Monday, December 24, 2007

christmas + peace

Then a very large group of angels from heaven joined the first angel, praising God and saying: “Give glory to God in heaven, and on earth let there be peace among the people who please God.” Luke 2:13-14 (New Century Version)

I find it interesting that God would say peace to all men and women on earth at the incarnation of the Son of God, the ultimate delivery in human history. No wonder there was a huge angelic party worshiping God; God has slipped into the human race, fulfilling millenium-sized prophecies. Fully human, yet divine. And so the angel army shouts peace. Think about how significant that is. They said peace, not happiness, to all men. Not hope. Not faith. Not healthy self-esteem. But peace to all who would seek to please God, rather than themselves. The peace-gift doesn’t come to those who have it together, to those who are successful, to the clever, to the fastest, or the most significant. It comes to those who turn from being self-focused and decide that pleasing God is the highest vocation on the planet.

Let me tell you a true story.

Once upon a December there was a young musician living with a group of players all struggling to be something/somebody. He had dropped out of college, confused, sharply lonely, all the stuff that supposedly fuels the creative tortured soul. It’s the stuff of artistry, right? But a tortured soul is still a tortured soul. With no more than a few dollars in his pocket, he went out that night and stole a Christmas tree, put it up in his room, and sat on the edge of the bed staring at it for hours while he got hammered alone on cheap wine. What’s worse than a lonely drunk? But his problems weren’t circumstantial. His problem was that he didn’t have a big enough reason to exist. As Franklin succinctly put it, “A man wrapped up in himself is a small bundle.” Here is a simple truth: there is nothing more significant than personally knowing the Creator of the universe. Now that's a name to drop. In less than four months after that Christmas, the Prince of Peace, as Isaiah called Jesus, would come crashing into this young man’s life, forever changing the way he lived.
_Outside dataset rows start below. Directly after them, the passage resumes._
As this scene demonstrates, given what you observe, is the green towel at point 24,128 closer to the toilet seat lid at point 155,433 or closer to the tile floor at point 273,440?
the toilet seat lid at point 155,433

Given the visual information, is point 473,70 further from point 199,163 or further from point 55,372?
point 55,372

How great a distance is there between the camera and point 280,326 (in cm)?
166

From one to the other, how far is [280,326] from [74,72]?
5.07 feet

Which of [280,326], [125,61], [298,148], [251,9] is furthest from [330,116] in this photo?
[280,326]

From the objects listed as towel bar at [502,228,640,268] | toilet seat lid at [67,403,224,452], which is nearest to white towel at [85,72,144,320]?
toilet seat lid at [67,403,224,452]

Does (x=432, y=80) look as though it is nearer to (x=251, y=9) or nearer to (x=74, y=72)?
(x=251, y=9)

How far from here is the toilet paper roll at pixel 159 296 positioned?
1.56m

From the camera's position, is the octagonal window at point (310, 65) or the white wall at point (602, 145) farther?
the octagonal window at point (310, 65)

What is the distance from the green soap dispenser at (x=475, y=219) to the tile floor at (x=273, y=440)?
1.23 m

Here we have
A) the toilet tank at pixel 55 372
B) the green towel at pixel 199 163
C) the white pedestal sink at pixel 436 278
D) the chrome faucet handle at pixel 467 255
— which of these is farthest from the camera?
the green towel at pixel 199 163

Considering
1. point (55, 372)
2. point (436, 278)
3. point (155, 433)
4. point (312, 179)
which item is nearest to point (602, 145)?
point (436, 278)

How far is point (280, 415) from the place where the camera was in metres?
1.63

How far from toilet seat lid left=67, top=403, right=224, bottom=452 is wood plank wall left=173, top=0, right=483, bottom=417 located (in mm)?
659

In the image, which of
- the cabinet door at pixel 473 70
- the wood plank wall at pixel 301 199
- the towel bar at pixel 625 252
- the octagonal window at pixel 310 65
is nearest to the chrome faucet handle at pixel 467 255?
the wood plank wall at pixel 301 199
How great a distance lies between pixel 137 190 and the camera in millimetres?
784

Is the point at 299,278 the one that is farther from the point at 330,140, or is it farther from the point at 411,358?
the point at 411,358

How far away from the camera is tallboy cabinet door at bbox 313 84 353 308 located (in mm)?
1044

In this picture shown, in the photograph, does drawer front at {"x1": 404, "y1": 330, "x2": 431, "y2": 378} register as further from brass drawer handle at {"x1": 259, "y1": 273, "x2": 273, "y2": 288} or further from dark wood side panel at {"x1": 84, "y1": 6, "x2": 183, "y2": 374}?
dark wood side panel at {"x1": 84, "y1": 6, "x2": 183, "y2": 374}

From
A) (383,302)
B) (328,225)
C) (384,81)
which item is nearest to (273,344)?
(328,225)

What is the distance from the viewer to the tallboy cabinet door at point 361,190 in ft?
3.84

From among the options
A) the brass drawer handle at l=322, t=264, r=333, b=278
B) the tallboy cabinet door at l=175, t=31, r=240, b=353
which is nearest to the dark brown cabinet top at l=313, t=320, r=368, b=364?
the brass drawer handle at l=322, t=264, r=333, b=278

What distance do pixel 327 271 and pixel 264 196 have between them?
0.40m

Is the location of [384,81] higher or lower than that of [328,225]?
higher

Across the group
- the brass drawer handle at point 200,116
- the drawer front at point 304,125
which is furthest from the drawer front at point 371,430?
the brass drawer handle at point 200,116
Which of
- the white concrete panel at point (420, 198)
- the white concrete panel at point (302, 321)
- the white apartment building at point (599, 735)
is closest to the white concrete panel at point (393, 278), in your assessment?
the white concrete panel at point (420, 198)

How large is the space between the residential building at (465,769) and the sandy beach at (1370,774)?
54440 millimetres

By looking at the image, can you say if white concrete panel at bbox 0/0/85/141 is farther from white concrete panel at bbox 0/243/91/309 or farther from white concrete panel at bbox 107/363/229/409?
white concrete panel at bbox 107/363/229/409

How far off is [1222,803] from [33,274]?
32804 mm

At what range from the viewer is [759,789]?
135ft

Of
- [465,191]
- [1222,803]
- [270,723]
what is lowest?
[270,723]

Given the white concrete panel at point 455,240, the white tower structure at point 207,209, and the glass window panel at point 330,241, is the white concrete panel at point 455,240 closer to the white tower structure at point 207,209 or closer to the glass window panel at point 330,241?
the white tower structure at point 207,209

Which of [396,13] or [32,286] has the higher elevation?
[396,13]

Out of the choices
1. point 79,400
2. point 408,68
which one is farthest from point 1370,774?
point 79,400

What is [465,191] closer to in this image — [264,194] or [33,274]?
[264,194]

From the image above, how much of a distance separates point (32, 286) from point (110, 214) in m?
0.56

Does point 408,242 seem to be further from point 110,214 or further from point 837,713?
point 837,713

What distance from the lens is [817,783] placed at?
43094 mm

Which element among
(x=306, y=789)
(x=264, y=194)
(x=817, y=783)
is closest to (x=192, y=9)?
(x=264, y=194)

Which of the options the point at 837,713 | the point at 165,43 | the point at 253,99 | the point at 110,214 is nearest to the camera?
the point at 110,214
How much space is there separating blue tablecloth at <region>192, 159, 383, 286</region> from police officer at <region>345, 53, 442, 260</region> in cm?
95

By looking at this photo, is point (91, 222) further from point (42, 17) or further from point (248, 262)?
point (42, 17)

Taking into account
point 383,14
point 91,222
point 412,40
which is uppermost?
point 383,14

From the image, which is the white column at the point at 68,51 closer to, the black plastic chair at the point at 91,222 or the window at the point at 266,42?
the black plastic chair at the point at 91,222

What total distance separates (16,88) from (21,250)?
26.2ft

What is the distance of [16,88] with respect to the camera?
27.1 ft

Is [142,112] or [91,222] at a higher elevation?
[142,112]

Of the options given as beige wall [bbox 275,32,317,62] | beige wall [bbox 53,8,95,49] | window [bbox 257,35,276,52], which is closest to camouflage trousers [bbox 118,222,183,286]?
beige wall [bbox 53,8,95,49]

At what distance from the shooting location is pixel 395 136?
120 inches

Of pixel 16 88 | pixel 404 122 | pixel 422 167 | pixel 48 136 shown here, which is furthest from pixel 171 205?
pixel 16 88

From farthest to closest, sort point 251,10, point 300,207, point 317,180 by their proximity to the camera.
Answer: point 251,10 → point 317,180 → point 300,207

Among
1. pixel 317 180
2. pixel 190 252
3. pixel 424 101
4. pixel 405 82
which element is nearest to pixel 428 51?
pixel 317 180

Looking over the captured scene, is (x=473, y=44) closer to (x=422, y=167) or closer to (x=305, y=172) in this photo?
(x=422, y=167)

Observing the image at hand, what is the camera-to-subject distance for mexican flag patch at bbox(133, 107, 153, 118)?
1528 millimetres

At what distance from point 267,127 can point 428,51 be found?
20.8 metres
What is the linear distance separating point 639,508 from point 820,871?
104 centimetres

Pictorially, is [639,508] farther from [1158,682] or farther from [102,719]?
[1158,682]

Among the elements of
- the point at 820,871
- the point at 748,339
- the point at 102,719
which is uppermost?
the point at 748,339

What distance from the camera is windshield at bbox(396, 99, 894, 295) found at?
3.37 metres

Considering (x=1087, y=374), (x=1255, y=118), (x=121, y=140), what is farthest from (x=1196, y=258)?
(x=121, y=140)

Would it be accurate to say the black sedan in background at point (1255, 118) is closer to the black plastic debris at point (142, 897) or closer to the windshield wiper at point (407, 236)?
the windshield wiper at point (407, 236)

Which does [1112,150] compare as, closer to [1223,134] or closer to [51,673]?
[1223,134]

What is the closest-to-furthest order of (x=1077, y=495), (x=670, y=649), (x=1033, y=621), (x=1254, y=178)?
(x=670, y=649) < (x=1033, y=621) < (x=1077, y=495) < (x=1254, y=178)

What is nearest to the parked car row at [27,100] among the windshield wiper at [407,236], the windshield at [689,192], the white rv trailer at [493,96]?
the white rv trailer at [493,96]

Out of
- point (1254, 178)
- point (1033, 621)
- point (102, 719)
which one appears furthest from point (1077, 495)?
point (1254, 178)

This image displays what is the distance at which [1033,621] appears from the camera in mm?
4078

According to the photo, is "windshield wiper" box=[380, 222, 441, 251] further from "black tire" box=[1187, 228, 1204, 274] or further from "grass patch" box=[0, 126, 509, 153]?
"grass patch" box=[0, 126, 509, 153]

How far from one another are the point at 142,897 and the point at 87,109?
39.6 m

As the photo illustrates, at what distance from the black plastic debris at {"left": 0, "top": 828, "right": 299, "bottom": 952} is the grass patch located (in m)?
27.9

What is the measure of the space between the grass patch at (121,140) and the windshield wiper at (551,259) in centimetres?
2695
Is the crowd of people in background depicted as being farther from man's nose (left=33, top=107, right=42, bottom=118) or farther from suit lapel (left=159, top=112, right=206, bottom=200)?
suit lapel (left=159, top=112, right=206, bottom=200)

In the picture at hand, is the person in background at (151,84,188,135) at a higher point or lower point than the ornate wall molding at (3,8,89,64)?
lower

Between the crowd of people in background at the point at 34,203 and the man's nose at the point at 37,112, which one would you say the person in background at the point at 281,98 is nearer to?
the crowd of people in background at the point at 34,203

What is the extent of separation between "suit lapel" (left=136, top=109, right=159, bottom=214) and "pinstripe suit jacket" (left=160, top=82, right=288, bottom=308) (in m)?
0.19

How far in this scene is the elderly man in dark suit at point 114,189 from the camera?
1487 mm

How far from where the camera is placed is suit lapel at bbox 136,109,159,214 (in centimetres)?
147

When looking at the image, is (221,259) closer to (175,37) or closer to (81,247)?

It’s been thirty-three years and I haven’t been the same since.

I made a soul journey from believing that God might possibly exist…to God may have some interaction with the universe…to God might actually interface with human beings…to God might actually know me…to God knows my name and wants to personally rescue me from my own private hell. All of a sudden, it became real when it became personal. God didn’t send His Son into the world for some faceless herd of humanity—He slipped into this world to find me. Christmas is all about a specific search-and-rescue mission. For you and me.

The significance of God coming as a helpless baby lying in a feeding trough for barn animals for me supremely affects the way I treat others and myself. Peace comes to all men and women who come alive with a desire to please God.

The word we translate peace usually comes from the Greek word eirene. It shows up in about every book in the New Testament, and in most cases it refers to relationships. It’s rooted in the Greek verb eiro, which means to join. In other words, peace has more to do with the integrity and the joining of our relationships than anything else. How much of your stress and anxiety in life is caused by relationships? Like, uh, practically all of it?

Our relationships are as healthy as we are healthy. And the primal relationship is with God. When the wall comes down between us and God and we are joined, then we become one. And peace comes. Out of a peaceful heart come relationships that are healthy inasmuch as it falls upon us, as in: Therefore, strengthen your feeble arms and weak knees. “Make level paths for your feet,” so that the lame may not be disabled, but rather healed. Make every effort to live in peace with all men and to be holy... Hebrews 12:12-14a (New International Version). I like that the writer happens to talk about becoming healthy ourselves first before having peace with all men.

I wish peace could be waved over the Third Rock from the Sun with some magic wand and everyone could suddenly be happy, like the proverbial Miss America line. I fear it doesn’t work like that; my trust in God is such that I’m fairly sure He would have tried if it were that simple. Besides, it seems there’s a world of difference between happiness and peace.

Instead, joining each heart to Himself seems to be the peace-plan. And it started with a baby wrapped in Jewish skin.

Therefore, since we have been made right in God’s sight by faith, we have peace with God because of what Jesus Christ our Lord has done for us. Romans 5:1 (New Living Translation)

Merry Christmas, friends. And peace to all.

2 comments:

  1. As we rang the doorbell at the small firehouse, we hoped we would be greeted by the same firefighters as last year. What we got was an even bigger blessing! The door was opened by a cousin I had not seen in years and my husband had never met. I was so excited, I almost forgot to leave the doughnuts! WOW!! What a Christmas blessing.